On est sur la couche qui est au-dessus de là où circulent traditionnellement, techniquement, les avions commerciaux et les avions militaires. Donc cette couche-là est investie - c'est la stratosphère, entre 20 et 80 km - par les grandes puissances qui mènent des projets de recherche avec des ballons sondes qui participent au spectre du renseignement.

Le régime chinois assure aujourd'hui, dix jours après le début de l'affaire, que des ballons américains ont violé l'espace chinois à plusieurs reprises l'année dernière. Cela paraît étrange comme timing ?

Ça paraît complètement étrange. On n'a pas de preuve en images comme on peut les avoir avec les ballons de ces derniers jours et de ces dernières semaines.

"On est vraiment sur du déclaratif dans un rapport de force où les autorités chinoises cherchent à renverser la vapeur et reprendre le script, reprendre le déclaratif pour se poser en victime."

Emmanuel Véron, enseignant-chercheur

à franceinfo

Est-ce que l'hypothèse d'un signal que Pékin aurait voulu envoyer, une forme de volontarisme dans le fait de surveiller et de se faire voir, vous paraît farfelue ?

Pas complètement, il y a sûrement deux tests.
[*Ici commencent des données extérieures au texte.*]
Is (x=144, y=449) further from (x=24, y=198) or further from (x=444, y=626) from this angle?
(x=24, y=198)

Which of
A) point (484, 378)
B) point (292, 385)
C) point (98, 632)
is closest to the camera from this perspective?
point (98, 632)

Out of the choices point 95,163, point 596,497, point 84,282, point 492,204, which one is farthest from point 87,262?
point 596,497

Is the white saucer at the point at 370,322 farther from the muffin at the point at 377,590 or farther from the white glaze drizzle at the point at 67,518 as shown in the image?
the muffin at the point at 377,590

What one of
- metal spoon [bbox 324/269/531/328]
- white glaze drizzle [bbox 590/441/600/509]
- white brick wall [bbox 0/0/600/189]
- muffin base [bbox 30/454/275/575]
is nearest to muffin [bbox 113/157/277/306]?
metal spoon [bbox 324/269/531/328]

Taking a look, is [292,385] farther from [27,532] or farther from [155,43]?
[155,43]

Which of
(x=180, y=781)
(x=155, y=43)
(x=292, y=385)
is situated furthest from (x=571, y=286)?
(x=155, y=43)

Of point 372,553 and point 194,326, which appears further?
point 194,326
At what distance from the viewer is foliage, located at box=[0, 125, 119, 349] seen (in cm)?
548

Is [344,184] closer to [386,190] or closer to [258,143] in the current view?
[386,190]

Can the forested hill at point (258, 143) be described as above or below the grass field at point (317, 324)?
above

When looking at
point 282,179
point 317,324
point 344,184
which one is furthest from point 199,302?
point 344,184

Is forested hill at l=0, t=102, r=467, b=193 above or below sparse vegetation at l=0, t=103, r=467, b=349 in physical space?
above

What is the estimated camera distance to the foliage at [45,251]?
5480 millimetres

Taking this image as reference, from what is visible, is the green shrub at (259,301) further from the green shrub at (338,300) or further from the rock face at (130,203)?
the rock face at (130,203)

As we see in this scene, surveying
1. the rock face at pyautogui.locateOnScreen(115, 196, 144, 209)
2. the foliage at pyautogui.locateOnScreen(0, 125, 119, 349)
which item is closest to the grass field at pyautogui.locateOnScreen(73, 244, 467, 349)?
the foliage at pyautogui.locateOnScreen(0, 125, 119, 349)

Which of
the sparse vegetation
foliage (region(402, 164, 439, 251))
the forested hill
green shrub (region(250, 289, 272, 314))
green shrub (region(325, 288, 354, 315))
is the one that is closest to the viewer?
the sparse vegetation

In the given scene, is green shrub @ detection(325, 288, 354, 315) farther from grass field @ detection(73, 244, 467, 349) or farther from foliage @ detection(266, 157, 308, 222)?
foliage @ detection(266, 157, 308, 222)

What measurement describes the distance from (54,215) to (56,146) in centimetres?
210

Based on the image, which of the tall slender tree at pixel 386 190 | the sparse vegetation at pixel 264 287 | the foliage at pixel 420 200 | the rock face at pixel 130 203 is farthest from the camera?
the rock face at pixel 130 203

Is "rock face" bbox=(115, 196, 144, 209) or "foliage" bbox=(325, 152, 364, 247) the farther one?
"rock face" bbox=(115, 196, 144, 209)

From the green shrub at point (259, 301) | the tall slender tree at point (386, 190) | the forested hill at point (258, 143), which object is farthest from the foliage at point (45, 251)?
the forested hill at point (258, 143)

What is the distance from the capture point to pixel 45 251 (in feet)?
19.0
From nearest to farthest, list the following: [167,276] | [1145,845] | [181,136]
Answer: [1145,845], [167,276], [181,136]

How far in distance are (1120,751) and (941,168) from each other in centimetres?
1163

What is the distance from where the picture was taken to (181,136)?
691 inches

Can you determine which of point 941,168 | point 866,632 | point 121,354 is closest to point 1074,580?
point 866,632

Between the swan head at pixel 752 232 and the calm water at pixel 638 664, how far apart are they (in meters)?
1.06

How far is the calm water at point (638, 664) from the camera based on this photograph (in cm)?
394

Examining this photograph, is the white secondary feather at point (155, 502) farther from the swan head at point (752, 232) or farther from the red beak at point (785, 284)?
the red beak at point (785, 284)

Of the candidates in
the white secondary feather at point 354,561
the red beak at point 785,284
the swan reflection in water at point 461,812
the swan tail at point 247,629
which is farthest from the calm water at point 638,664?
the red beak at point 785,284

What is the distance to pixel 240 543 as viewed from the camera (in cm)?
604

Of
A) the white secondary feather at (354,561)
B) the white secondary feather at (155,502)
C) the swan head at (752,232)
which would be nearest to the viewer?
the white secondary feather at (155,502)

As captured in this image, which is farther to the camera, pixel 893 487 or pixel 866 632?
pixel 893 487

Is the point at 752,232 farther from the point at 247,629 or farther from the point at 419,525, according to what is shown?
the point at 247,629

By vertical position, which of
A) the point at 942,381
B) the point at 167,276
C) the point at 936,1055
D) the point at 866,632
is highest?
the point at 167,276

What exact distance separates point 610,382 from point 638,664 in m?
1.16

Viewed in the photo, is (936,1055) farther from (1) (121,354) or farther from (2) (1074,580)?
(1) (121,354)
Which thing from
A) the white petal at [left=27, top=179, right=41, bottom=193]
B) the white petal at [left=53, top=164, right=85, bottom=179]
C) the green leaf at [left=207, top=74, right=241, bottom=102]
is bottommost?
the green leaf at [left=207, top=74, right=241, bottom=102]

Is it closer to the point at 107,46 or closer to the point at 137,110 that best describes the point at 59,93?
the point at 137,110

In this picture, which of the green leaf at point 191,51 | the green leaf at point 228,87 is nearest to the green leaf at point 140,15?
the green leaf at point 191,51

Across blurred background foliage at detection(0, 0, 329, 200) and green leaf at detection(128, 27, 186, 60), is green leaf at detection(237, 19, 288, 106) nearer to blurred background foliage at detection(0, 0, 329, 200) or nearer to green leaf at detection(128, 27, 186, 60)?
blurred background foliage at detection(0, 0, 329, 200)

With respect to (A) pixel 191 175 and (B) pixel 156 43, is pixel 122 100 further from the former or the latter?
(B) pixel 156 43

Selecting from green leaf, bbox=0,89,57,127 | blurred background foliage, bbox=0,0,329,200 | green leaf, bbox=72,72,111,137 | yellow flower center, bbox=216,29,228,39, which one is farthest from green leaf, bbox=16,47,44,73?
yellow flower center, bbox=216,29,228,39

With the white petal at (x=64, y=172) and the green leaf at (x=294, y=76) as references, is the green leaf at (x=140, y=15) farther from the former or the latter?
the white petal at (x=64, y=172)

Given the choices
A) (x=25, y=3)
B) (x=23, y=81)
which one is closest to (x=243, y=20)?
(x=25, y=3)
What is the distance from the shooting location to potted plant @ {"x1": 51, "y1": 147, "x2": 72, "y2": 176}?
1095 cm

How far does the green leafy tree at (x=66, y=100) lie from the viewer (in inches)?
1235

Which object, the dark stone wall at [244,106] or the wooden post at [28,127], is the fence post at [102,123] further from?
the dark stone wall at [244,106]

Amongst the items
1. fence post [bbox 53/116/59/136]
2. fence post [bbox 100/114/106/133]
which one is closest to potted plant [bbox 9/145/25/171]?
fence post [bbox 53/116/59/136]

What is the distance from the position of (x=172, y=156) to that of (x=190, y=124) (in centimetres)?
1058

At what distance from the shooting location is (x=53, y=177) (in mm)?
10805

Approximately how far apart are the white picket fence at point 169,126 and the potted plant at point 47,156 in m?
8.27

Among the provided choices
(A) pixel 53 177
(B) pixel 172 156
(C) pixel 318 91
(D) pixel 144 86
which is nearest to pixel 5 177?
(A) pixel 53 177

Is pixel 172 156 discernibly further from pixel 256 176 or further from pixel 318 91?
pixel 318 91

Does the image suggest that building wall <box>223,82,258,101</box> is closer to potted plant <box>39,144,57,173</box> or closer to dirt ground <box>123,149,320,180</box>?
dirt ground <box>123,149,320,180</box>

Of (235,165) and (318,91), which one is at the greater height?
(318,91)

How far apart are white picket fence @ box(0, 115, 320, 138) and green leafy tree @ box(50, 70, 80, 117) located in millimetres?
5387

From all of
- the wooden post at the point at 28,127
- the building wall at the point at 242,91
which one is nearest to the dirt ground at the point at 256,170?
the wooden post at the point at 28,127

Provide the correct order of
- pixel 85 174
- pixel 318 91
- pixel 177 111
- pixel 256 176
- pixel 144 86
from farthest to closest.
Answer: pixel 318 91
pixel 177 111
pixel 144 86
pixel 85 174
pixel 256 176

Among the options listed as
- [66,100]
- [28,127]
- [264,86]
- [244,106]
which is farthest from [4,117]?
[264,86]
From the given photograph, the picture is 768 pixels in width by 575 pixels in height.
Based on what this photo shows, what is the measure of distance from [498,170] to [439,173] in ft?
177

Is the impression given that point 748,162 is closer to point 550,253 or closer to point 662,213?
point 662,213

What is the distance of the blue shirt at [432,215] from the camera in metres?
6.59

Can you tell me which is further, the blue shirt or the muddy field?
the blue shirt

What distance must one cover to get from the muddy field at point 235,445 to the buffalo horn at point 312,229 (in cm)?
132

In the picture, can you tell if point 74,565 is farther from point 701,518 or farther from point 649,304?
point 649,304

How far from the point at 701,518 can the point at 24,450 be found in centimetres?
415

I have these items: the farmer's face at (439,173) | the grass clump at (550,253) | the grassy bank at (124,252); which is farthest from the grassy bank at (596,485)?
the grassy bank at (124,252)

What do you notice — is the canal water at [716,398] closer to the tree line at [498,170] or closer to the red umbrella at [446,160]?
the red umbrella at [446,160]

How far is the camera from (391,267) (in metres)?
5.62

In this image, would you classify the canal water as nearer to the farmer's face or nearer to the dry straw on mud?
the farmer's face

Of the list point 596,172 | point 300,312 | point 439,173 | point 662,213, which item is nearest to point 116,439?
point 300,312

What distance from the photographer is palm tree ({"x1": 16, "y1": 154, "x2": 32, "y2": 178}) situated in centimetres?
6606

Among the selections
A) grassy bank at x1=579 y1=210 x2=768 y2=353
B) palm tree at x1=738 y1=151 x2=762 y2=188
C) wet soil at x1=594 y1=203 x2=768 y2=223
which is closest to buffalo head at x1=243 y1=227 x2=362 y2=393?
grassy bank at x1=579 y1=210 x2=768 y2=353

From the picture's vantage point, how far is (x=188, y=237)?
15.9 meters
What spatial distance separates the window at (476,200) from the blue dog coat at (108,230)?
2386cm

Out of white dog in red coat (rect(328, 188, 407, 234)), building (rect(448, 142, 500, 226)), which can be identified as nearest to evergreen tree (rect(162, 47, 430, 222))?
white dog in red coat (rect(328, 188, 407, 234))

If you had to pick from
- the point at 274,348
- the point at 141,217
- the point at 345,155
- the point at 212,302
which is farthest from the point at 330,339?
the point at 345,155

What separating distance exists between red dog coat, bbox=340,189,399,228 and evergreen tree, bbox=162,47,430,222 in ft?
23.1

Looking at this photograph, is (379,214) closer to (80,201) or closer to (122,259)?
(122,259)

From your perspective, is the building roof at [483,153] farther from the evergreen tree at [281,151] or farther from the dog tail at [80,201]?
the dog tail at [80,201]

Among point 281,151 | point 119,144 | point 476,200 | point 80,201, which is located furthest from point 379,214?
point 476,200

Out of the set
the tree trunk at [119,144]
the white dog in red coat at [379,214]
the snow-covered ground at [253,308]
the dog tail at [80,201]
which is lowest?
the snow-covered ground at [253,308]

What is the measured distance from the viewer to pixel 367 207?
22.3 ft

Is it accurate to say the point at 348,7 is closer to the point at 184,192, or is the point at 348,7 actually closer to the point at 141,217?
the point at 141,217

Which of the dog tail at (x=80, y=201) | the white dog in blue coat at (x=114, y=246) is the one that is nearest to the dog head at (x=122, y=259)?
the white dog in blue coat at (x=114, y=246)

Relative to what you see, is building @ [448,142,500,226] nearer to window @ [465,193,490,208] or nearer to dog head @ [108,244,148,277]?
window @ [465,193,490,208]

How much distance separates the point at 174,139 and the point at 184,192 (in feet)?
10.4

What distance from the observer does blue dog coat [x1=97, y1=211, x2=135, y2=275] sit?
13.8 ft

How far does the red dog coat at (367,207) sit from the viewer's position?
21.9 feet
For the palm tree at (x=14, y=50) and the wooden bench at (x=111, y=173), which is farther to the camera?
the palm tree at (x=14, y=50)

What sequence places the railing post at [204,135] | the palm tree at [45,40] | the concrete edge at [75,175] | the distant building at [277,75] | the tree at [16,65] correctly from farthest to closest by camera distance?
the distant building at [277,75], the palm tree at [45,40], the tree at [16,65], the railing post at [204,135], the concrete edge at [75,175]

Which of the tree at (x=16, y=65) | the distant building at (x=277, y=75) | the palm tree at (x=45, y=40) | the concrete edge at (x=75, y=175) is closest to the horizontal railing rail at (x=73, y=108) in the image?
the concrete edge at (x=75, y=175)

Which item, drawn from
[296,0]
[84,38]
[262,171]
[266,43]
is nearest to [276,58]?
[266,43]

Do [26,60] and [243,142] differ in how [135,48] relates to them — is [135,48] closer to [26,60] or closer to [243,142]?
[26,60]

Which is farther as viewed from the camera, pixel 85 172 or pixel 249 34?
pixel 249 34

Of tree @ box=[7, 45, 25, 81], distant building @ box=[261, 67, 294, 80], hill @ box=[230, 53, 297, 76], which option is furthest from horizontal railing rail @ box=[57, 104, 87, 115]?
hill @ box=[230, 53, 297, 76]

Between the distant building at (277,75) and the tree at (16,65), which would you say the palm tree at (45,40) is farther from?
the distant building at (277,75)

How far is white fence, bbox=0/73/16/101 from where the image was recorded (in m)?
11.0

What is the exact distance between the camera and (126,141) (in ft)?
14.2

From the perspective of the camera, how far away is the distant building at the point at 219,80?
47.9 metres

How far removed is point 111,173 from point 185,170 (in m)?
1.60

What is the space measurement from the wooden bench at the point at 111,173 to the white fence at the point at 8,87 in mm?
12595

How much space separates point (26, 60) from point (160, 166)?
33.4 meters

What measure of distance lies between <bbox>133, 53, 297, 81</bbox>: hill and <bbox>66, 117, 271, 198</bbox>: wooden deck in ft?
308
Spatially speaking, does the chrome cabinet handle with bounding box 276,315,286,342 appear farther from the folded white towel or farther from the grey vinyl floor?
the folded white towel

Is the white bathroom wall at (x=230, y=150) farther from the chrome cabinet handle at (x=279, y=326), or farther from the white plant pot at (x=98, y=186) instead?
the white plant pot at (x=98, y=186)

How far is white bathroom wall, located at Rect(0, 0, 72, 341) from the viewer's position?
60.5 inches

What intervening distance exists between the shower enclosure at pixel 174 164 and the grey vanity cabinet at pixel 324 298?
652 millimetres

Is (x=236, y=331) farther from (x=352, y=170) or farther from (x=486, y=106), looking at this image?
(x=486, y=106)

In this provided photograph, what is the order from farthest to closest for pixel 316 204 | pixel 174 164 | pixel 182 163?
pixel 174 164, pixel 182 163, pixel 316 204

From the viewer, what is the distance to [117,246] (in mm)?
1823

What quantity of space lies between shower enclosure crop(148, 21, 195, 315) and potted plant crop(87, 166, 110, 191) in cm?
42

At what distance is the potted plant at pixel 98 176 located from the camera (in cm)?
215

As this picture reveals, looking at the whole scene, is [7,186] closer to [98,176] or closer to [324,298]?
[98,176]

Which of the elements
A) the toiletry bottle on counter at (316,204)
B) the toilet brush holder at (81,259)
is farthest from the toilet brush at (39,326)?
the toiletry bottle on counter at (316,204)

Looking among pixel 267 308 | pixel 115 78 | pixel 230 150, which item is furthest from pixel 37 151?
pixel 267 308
À la fois le test du matériel lui-même, c'est-à-dire du ballon sonde stratosphérique pour mieux connaître l'environnement américain, l'environnement de cette atmosphère au-dessus des États-Unis et du Canada. Et deuxième sujet, un test pour l'appareil diplomatico-militaire américain, c'est-à-dire comment les Américains vont réagir à cela.

C'est peut-être sur ces deux angles là qu'il faut voir le sujet. Et ce qui est intéressant, c'est que cette opération a finalement échappé à l'acteur initial qui est Pékin, dans une démonstration qui n'est pas si sophistiquée que cela.

Est-ce que cette affaire remet dans le débat une tension militaire entre les Etats-Unis et la Chine qui nous échappe un peu en Europe ou qui est passée au second plan en raison de la guerre en Ukraine ?

Fondamentalement, cette séquence du ballon sonde stratosphérique témoigne de la rivalité à tous les niveaux, à tous les paramètres de la puissance, entre les États-Unis et la Chine, notamment sur l'industrie de défense. Ça, c'est quelque chose de très éloquent. C'est l'appareil industriel de défense chinois qui est en très forte concurrence avec l'énorme, puissant et extrêmement affûté appareil de défense américain.